**本文**
────────────────────────────────────────
図1 超精密多軸切削による複雑形状ミラーの加工
図1 超精密多軸切削による複雑形状ミラーの加工

図2 複雑形状ミラー
図2 複雑形状ミラー

 機械加工による表面創成に関する研究の一例を紹介します.ここで紹介するのは,工具を多軸制御走査して,精密形状を創成しよういう研究です.

 半導体デバイスの製造には,縮小投影型半導体露光装置が用いられます.半導体デバイスの集積度を一層向上させるために,近年,EUV露光装置とよばれる半導体露光装置が提案されました.現在,この実現に向けて,世界的に検討が進められています.このEUV露光装置には,極めて平滑で,形状精度の高い光学素子が必要とされます.また,さまざまな特徴ある形態の光学素子の搭載が計画されています.その一つが複雑形状ミラーです.

 この複雑形状を高精度に創成するために,図1に示すように,新規の単結晶ダイヤモンド工具を提案するともに,この工具の多軸走査方法を考案しました.これらの技術を用いることで,図2に示すように,16個の円弧状要素ミラー(幅1mm,長さ15mm)からなる複雑形状ミラーを銅メッキ面上に創成することができました.さらに13nmという短波長光における光学特性を調べたところ,加工したミラーは所望の機能を有していることが確認できました.

参考文献:Takino, H., et al., “5-axis ultraprecision machining of complex-shaped mirrors for extreme ultraviolet lithography system,” Annals of the CIRP, 56(1) (2007), pp. 123-126.

3.2 プラズマを利用した精密加工に関する研究

図3 プラズマを利用した光学面の精密加工装置
図3 プラズマを利用した光学面の精密加工装置

図4 レンズ加工の様子
図4 レンズ加工の様子

図5 石英ガラス製光学素子
図5 石英ガラス製光学素子

 特殊加工による表面創成に関する研究として,以下にプラズマを利用した光学素子の精密加工技術の開発について紹介します.
────────────────────────────────────────
**課題の指示**
a - 本文について、次の問いに答えてください。
(i) EUV露光装置にはどのような光学素子が必要とされますか?
(ii) 図2の複雑形状ミラーは何個の円弧状要素ミラーからなり、各要素の幅と長さはいくらですか?
(iii) 加工したミラーの光学特性は何nmの短波長光で調べられましたか?
b - 本文のうち「3.2 プラズマを利用した精密加工に関する研究」で始まり「術の開発について紹介します.」で終わる部分を、「プラズマ」をすべて「レーザ」に替えて書き直してください。
c - 精密加工の研究を紹介する本文を、最後の文の後から書き進めてください。

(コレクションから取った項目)
────────────────────────────────────────
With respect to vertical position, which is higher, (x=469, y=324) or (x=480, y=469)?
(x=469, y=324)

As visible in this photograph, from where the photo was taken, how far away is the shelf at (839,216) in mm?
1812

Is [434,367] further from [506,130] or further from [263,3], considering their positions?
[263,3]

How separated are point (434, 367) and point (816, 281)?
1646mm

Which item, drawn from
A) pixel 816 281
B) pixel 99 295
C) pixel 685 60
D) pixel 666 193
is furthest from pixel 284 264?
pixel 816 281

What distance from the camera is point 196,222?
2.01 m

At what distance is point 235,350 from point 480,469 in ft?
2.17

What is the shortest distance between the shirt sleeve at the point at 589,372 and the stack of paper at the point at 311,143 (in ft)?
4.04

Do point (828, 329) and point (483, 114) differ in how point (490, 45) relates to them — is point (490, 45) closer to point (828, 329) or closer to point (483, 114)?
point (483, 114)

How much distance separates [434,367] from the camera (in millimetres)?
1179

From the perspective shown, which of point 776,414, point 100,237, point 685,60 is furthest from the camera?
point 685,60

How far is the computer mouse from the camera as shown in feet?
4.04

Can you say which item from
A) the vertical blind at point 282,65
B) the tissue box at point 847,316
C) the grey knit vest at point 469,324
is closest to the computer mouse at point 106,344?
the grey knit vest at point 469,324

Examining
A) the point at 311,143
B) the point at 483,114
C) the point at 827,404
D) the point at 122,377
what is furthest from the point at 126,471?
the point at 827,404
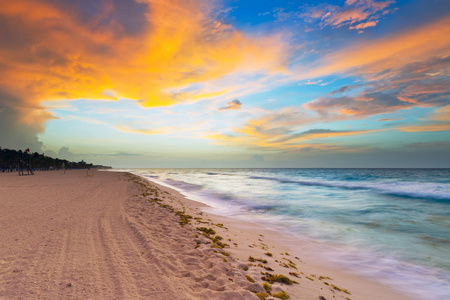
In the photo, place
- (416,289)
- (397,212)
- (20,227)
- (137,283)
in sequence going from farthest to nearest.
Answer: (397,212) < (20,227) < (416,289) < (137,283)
────────────────────────────────────────
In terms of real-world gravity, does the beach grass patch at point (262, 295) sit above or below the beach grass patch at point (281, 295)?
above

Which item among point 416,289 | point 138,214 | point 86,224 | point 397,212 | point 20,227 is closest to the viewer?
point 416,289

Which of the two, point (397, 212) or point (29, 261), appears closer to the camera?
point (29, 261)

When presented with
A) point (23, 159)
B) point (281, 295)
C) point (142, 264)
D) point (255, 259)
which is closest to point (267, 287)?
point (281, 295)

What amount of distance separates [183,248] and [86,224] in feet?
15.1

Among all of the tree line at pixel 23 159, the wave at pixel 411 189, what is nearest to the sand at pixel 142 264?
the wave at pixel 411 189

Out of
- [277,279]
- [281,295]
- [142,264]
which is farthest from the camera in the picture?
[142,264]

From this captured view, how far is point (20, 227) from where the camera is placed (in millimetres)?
────────────────────────────────────────
**解答例**
a -
(i) 極めて平滑で、形状精度の高い光学素子
(ii) 16個、幅1mm、長さ15mm
(iii) 13nm

b -
3.2 レーザを利用した精密加工に関する研究

図3 レーザを利用した光学面の精密加工装置
図3 レーザを利用した光学面の精密加工装置

図4 レンズ加工の様子
図4 レンズ加工の様子

図5 石英ガラス製光学素子
図5 石英ガラス製光学素子

 特殊加工による表面創成に関する研究として,以下にレーザを利用した光学素子の精密加工技術の開発について紹介します.

c -
 大気圧下において電極に適切な条件で高周波を印加すると,電極近傍に局在的にプラズマを生成することができます.この原理を利用して,図3に示すような光学素子の精密加工装置を開発しました.この装置では,プラズマと被加工面との化学反応により加工を行います.また,電極を5軸制御することにより,図4のように被加工面の任意の場所にプラズマを接触させることができ,レンズなどの被加工物を精度良く加工することができます.電極を走査するためのNC制御ソフトウエアの開発も行いました.

 図5には開発した装置による加工結果の一例を示します.これは,12mm×12mmの領域に3µmの凹みを有する石英ガラス製の光学素子です.形状精精度として40nmPV,表面粗さとして0.5nmRMSを達成しました.このような形状の光学素子の創成は従来の機械加工では困難であり,本技術を適用することで初めて実現できました.なお,この光学素子の加工では,外径0.5mmの微小な電極を用いています.このように微小な電極の実現にもさまざまな技術的工夫を凝らしています.

参考文献:Takino, H., et al., “Fabrication of optics by use of plasma chemical vaporization machining with a pipe electrode,” Applied Optics, 41(19) (2002), pp. 3971-3977.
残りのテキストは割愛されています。